最短路径¶
BFS¶
可以找到边数最少的路径,不考虑权值。
Dijkstra¶
Dijkstra(/ˈdikstrɑ/或/ˈdɛikstrɑ/)算法由荷兰计算机科学家 E. W. Dijkstra 于 1956 年发现,1959 年公开发表。是一种求解非负权图上单源最短路径的算法。
松弛操作使用 IndexMinPQ;也可以用普通的优先队列 + vis 数组,新值直接插入队列即可,靠 vis 数组保证每个结点只访问一次。
public class DijkstraSP {
private double[] distTo; // distTo[v] = distance of shortest s->v path
private DirectedEdge[] edgeTo; // edgeTo[v] = last edge on shortest s->v path
private IndexMinPQ<Double> pq; // priority queue of vertices
public DijkstraSP(EdgeWeightedDigraph G, int s) {
for (DirectedEdge e : G.edges()) {
if (e.weight() < 0)
throw new IllegalArgumentException("edge " + e + " has negative weight");
}
distTo = new double[G.V()];
edgeTo = new DirectedEdge[G.V()];
for (int v = 0; v < G.V(); v++)
distTo[v] = Double.POSITIVE_INFINITY;
distTo[s] = 0.0;
// relax vertices in order of distance from s
pq = new IndexMinPQ<Double>(G.V());
pq.insert(s, distTo[s]);
while (!pq.isEmpty()) {
int v = pq.delMin();
for (DirectedEdge e : G.adj(v))
relax(e);
}
}
// relax edge e and update pq if changed
private void relax(DirectedEdge e) {
int v = e.from(), w = e.to();
if (distTo[w] > distTo[v] + e.weight()) {
distTo[w] = distTo[v] + e.weight();
edgeTo[w] = e;
if (pq.contains(w)) pq.decreaseKey(w, distTo[w]);
else pq.insert(w, distTo[w]);
}
}
public Iterable<DirectedEdge> pathTo(int v) {
Stack<DirectedEdge> path = new Stack<DirectedEdge>();
for (DirectedEdge e = edgeTo[v]; e != null; e = edgeTo[e.from()]) {
path.push(e);
}
return path;
}
}
- 时间复杂度:\(O(E \log V)\)
- 空间复杂度:\(O(V)\)
Bellman-Ford¶
Bellman–Ford 算法是一种基于松弛(relax)操作的最短路算法,可以求出有负权的图的最短路,并可以对最短路不存在的情况进行判断。

####################

(任务列表):
a. 请输出上文最短路径文本中介于“public class DijkstraSP”与“0; v < G.V(); v++)”之间的部分,首尾两处均包含在内。
b. 接着上面这篇讲最短路径算法的文本往下写,从它的最后一句之后续起。

(输入数据):
####################

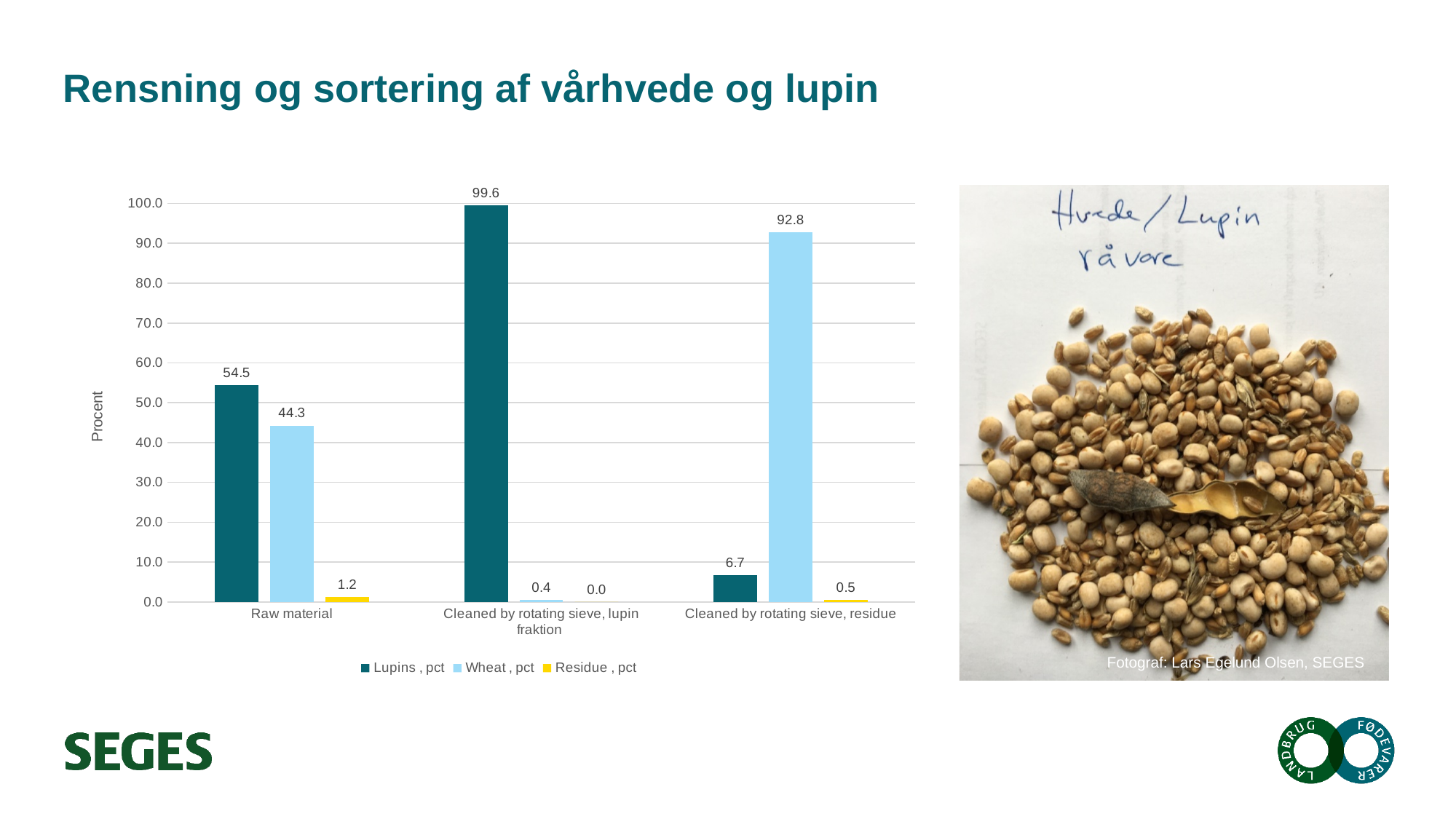
What is the value for Lupins, pct in the Raw material category? 54.5 What is the value for Wheat, pct in the 'Cleaned by rotating sieve, lupin fraktion' category? 0.4 Which category has the highest value for Lupins, pct? Cleaned by rotating sieve, lupin fraktion What is the value for Residue, pct in the Raw material category? 1.2 How many series does the legend list? 3 What is the value for Wheat, pct in the 'Cleaned by rotating sieve, residue' category? 92.8 What kind of chart is shown on the slide? Bar chart What is the label of the vertical axis? Procent How many categories are shown on the x axis? 3 What is the difference between the Lupins, pct value and the Wheat, pct value in the Raw material category? 10.2 Which category has the lowest value for Wheat, pct? Cleaned by rotating sieve, lupin fraktion In the 'Cleaned by rotating sieve, residue' category, which is larger: Lupins, pct or Wheat, pct? Wheat, pct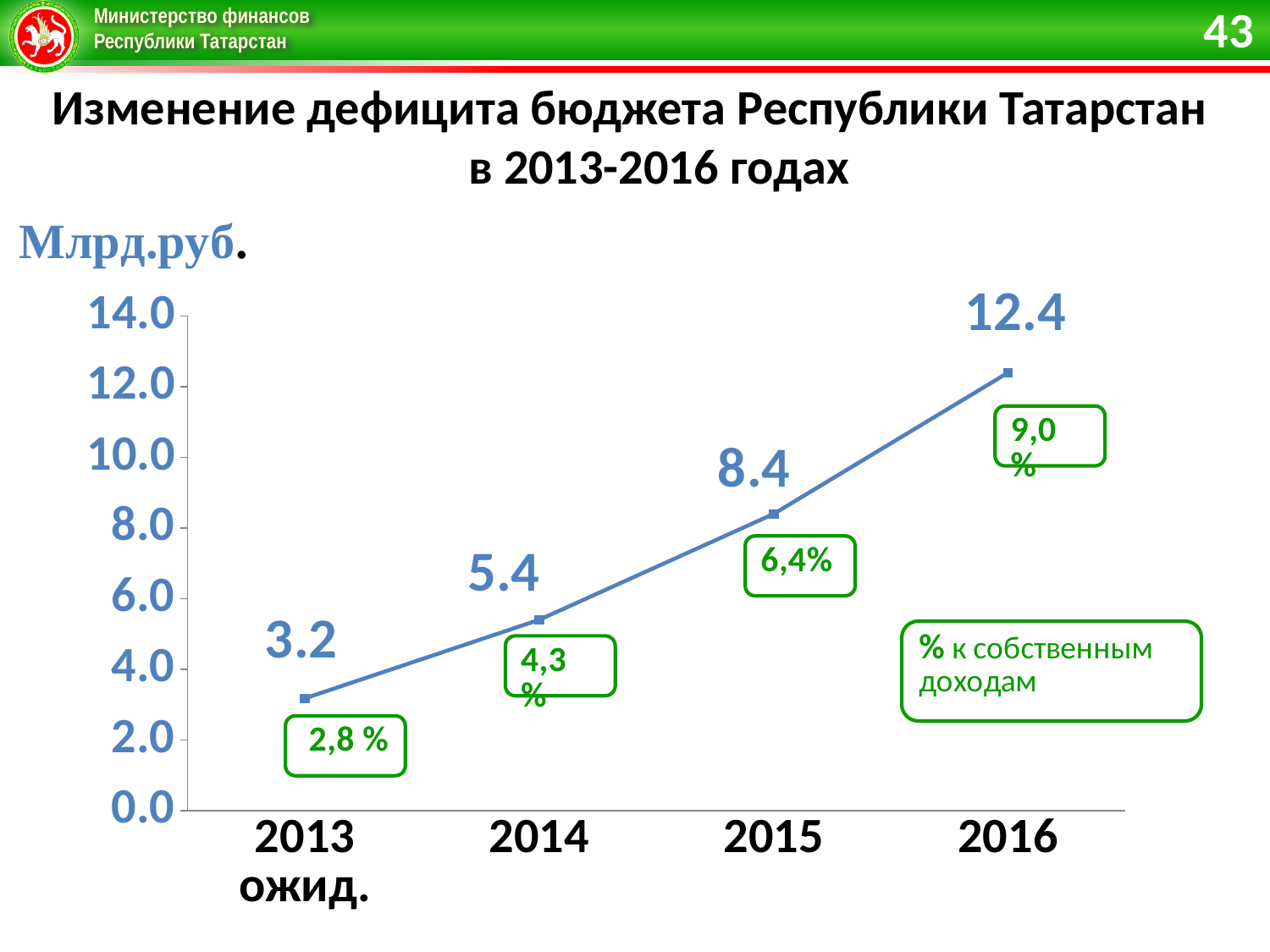
What is the budget deficit value for 2013 (ожид.)? 3.2 Do the deficit values rise or fall from 2013 to 2016? rise Which year has the lowest budget deficit? 2013 ожид. What is the budget deficit value for 2016? 12.4 Which year has the highest budget deficit? 2016 What kind of chart is shown on the slide? line chart What is the difference between the deficit values for 2014 and 2013? 2.2 What percentage of own revenues does the deficit represent in 2015, according to the green label? 6,4% What is the budget deficit value for 2015? 8.4 What is the difference between the deficit values for 2016 and 2015? 4.0 How many years are plotted on the chart? 4 Which is larger, the deficit for 2014 or for 2015? 2015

####################

(任务答案):
a.
public class DijkstraSP {
private double[] distTo; // distTo[v] = distance of shortest s->v path
private DirectedEdge[] edgeTo; // edgeTo[v] = last edge on shortest s->v path
private IndexMinPQ<Double> pq; // priority queue of vertices
public DijkstraSP(EdgeWeightedDigraph G, int s) {
for (DirectedEdge e : G.edges()) {
if (e.weight() < 0)
throw new IllegalArgumentException("edge " + e + " has negative weight");
}
distTo = new double[G.V()];
edgeTo = new DirectedEdge[G.V()];
for (int v = 0; v < G.V(); v++)

b.
从起点开始,松弛一个顶点后,继续松弛它周围的顶点,直到所有点都不能再松弛。如果图中有负环的话,每绕一圈总路径长度都会变小,就无限循环了。如果图的顶点数为 V,路径长度最大就 V-1(所有点都经过一次),使用 cnt[v] 记录从起点到 v 经过的边数,如果大于 V-1 说明有负环。
public class BellmanFordSP {
private double[] distTo; // distTo[v] = distance of shortest s->v path
private DirectedEdge[] edgeTo; // edgeTo[v] = last edge on shortest s->v path
private boolean[] onQueue; // onQueue[v] = is v currently on the queue?
private Queue<Integer> queue; // queue of vertices to relax
private int[] cnt; // cnt[v] = number of edges from the source vertex to v
private boolean hasNegativeCycle;
public BellmanFordSP(EdgeWeightedDigraph G, int s) {
distTo = new double[G.V()];
edgeTo = new DirectedEdge[G.V()];
onQueue = new boolean[G.V()];
cnt = new int[G.V()];
for (int v = 0; v < G.V(); v++)
distTo[v] = Double.POSITIVE_INFINITY;
distTo[s] = 0.0;
// Bellman-Ford algorithm
queue = new Queue<Integer>();
queue.enqueue(s);
onQueue[s] = true;
while (!queue.isEmpty() && !hasNegativeCycle) {
int v = queue.dequeue();
onQueue[v] = false;
relax(G, v);
}
}
// relax vertex v and put other endpoints on queue if changed
private void relax(EdgeWeightedDigraph G, int v) {
for (DirectedEdge e : G.adj(v)) {
int w = e.to();
if (distTo[w] > distTo[v] + e.weight()) {
distTo[w] = distTo[v] + e.weight();
edgeTo[w] = e;
cnt[w] = cnt[v] + 1;
if (cnt[w] >= G.V()) {
hasNegativeCycle = true;
return;
}
if (!onQueue[w]) {
queue.enqueue(w);
onQueue[w] = true;
}
}
}
}
public Iterable<DirectedEdge> pathTo(int v) {
if (hasNegativeCycle)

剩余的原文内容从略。